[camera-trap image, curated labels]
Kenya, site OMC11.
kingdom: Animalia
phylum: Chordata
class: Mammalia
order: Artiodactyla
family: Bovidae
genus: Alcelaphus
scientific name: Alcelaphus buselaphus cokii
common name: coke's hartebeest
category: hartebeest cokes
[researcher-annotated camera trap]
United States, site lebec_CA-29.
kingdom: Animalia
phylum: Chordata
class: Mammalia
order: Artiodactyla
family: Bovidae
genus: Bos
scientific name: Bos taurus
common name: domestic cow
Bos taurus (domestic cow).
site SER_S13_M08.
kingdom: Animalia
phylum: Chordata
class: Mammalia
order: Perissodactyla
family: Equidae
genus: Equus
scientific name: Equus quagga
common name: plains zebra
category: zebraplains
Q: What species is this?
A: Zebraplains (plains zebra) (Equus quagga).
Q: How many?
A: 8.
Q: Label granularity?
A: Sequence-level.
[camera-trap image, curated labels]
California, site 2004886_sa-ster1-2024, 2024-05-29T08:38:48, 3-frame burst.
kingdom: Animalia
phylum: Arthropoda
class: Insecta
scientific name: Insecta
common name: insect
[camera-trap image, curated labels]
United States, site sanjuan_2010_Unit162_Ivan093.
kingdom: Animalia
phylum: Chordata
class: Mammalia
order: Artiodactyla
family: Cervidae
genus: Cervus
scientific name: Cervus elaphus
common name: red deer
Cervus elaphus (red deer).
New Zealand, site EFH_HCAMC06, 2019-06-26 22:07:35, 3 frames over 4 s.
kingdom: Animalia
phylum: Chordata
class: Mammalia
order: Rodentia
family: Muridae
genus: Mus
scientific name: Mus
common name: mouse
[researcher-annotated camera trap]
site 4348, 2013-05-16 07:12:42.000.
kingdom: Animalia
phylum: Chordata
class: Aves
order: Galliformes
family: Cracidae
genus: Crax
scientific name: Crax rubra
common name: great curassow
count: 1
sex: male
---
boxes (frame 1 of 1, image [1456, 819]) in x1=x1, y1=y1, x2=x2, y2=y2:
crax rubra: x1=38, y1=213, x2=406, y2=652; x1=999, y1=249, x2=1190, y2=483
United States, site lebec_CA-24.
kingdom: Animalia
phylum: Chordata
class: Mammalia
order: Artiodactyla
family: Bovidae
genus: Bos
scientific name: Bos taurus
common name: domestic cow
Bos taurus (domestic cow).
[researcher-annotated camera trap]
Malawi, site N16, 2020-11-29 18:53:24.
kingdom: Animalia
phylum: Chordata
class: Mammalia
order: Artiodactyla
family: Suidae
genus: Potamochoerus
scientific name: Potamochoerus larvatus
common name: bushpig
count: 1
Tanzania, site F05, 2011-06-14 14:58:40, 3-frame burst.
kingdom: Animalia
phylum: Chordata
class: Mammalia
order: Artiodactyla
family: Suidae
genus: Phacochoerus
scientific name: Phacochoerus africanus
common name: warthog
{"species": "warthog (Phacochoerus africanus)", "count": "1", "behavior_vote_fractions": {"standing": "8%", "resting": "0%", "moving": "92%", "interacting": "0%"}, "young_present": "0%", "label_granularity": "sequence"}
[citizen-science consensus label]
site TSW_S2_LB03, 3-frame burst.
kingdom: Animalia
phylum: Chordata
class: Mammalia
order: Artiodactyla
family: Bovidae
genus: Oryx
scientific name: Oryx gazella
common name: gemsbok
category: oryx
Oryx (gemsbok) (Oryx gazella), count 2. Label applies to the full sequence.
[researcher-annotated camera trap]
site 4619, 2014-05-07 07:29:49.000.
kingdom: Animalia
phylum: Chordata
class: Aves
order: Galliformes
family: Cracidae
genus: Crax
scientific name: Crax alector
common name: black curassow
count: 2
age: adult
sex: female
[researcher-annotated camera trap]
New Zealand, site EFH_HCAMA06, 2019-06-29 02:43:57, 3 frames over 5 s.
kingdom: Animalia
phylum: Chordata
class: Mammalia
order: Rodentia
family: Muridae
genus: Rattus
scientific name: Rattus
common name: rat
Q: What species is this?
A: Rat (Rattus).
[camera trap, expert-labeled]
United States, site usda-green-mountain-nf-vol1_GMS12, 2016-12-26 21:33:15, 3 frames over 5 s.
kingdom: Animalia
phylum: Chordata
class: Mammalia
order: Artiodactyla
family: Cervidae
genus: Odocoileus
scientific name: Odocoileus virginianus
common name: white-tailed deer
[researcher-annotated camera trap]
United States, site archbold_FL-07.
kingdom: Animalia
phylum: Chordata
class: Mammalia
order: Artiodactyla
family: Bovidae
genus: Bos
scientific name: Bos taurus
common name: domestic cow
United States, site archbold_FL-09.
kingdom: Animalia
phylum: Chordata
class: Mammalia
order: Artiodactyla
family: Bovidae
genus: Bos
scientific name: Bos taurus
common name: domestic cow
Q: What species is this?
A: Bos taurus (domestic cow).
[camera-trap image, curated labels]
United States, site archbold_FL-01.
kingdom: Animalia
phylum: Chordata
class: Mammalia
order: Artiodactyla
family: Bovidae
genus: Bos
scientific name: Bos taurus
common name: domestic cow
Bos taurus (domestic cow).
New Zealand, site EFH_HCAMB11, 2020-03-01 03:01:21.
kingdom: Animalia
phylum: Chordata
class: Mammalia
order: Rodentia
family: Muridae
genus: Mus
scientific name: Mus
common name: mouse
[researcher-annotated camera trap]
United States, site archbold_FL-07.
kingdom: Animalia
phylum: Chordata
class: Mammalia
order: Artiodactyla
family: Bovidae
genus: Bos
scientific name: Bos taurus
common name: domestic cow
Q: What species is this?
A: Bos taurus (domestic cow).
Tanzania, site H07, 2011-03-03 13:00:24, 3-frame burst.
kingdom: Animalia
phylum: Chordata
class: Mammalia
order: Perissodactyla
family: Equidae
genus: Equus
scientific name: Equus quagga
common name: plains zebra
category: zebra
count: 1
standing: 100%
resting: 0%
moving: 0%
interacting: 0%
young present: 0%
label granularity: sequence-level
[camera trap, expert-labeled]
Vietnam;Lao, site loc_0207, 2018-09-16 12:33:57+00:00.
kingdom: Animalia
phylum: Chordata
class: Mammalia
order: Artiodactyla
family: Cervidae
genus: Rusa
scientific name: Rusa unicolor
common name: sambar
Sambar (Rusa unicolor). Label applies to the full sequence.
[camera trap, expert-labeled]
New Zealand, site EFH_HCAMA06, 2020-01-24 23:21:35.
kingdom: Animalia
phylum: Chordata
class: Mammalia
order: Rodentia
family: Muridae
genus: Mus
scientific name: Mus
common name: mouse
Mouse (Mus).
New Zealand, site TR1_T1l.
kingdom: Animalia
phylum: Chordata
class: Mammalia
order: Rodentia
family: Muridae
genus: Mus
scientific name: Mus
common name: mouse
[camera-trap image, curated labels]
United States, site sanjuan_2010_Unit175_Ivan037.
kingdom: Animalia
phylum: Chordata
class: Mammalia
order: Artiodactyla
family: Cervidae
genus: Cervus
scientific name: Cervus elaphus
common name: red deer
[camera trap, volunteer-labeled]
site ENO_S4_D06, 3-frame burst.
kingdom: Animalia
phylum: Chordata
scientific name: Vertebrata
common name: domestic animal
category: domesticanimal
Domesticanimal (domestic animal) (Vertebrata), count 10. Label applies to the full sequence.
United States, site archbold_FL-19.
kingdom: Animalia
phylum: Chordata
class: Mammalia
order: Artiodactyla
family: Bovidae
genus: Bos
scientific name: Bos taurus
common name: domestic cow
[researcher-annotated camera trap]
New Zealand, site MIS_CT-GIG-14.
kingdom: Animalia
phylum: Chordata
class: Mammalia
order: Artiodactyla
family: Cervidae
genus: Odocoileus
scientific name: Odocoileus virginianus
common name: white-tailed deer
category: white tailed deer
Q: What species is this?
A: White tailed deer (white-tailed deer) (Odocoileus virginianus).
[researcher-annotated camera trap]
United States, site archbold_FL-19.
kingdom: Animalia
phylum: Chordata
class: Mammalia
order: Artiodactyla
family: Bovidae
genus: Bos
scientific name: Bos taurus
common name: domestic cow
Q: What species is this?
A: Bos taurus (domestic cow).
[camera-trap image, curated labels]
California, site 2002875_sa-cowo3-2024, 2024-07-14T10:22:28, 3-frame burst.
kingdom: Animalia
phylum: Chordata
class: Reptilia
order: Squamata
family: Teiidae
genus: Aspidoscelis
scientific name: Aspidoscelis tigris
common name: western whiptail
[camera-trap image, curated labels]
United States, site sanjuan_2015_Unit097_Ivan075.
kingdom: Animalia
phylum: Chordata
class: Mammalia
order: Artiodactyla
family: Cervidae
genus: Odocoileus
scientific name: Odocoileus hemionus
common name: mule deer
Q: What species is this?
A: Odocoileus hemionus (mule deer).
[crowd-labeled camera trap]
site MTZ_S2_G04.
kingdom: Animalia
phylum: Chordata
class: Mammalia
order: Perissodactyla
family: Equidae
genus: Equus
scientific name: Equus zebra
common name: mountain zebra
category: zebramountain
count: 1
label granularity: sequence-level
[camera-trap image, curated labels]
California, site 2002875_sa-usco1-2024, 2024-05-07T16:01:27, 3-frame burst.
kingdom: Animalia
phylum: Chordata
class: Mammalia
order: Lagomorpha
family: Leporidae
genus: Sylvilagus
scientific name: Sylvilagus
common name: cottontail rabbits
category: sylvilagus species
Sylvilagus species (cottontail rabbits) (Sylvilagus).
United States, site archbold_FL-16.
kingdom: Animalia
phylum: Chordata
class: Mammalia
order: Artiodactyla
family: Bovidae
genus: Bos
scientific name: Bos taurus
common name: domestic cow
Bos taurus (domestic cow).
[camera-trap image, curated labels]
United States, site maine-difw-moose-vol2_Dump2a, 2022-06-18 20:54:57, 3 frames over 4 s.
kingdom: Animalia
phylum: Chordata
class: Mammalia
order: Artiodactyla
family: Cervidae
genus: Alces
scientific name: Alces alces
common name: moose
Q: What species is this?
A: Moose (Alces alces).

*What you should do*
Print the lines above, unchanged, from the start of the records to the line with "category: hartebeest cokes", including that final line.

*Expected answer*
[camera-trap image, curated labels]
Kenya, site OMC11.
kingdom: Animalia
phylum: Chordata
class: Mammalia
order: Artiodactyla
family: Bovidae
genus: Alcelaphus
scientific name: Alcelaphus buselaphus cokii
common name: coke's hartebeest
category: hartebeest cokes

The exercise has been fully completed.